**Items from a data source**:
>> BEGIN

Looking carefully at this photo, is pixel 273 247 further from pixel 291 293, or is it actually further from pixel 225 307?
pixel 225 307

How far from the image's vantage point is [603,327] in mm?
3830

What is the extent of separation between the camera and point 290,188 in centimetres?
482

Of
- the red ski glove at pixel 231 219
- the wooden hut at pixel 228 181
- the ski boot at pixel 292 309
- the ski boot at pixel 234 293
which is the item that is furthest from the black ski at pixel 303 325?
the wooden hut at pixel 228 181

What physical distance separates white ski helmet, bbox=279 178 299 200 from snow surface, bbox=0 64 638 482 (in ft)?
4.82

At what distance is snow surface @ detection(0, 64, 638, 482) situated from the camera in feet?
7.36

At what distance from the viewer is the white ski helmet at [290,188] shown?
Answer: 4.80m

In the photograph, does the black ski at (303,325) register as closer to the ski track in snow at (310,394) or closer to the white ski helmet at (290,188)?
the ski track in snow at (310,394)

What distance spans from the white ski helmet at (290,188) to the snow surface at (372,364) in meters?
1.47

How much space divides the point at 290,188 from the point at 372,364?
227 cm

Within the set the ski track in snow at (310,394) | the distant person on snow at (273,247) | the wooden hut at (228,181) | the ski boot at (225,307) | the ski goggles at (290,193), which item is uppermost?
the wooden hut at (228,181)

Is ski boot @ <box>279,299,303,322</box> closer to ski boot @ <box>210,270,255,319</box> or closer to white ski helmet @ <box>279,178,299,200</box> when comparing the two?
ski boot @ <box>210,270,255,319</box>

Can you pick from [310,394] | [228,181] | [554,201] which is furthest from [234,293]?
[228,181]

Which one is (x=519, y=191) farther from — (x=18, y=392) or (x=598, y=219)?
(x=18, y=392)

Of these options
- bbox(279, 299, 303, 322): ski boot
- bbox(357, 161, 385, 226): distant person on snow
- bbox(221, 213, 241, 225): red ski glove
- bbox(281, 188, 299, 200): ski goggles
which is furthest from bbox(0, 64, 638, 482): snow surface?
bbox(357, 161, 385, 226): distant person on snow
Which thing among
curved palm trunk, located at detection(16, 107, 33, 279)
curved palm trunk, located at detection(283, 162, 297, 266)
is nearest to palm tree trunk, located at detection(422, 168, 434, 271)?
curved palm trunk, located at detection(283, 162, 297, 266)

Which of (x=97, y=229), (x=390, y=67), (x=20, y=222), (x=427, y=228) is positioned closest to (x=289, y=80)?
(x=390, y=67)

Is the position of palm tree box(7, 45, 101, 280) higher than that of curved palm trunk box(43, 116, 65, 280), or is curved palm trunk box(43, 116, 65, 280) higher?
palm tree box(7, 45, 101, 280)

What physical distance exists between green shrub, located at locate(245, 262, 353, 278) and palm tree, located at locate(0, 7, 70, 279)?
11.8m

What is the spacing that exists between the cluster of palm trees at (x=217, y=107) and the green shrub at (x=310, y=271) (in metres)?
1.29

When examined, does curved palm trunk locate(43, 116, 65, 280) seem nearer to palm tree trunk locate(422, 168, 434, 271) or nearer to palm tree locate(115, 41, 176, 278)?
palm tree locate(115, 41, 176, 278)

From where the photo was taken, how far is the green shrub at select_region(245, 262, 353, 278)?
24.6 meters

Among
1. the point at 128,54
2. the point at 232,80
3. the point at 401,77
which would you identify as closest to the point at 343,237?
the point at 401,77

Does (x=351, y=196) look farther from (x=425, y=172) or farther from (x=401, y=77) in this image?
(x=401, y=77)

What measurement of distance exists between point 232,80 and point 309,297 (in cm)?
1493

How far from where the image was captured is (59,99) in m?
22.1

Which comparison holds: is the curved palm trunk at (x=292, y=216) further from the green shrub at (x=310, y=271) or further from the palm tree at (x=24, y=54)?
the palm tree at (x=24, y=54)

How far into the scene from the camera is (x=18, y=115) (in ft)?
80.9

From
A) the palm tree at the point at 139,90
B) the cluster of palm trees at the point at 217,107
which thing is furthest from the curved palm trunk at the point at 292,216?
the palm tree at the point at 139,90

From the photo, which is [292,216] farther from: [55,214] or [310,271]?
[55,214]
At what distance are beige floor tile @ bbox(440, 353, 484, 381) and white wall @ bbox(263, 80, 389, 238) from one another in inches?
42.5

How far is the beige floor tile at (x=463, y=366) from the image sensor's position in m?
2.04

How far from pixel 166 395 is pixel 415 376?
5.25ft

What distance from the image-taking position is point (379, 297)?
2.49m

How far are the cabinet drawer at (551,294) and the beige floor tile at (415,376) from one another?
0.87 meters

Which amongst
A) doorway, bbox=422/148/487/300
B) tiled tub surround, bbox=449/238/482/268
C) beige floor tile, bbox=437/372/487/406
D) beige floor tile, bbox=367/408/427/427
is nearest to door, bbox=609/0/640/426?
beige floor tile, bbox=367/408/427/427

>> END

**Given instruction**:
Starting at the line containing "How far are" and continuing through the end of the data, express those lines as a numbered list with blank lines omitted.

**Solution**:
1. How far are the cabinet drawer at (551,294) and the beige floor tile at (415,376) from one another?
2. 0.87 meters
3. Which amongst
4. A) doorway, bbox=422/148/487/300
5. B) tiled tub surround, bbox=449/238/482/268
6. C) beige floor tile, bbox=437/372/487/406
7. D) beige floor tile, bbox=367/408/427/427
8. is nearest to door, bbox=609/0/640/426?
9. beige floor tile, bbox=367/408/427/427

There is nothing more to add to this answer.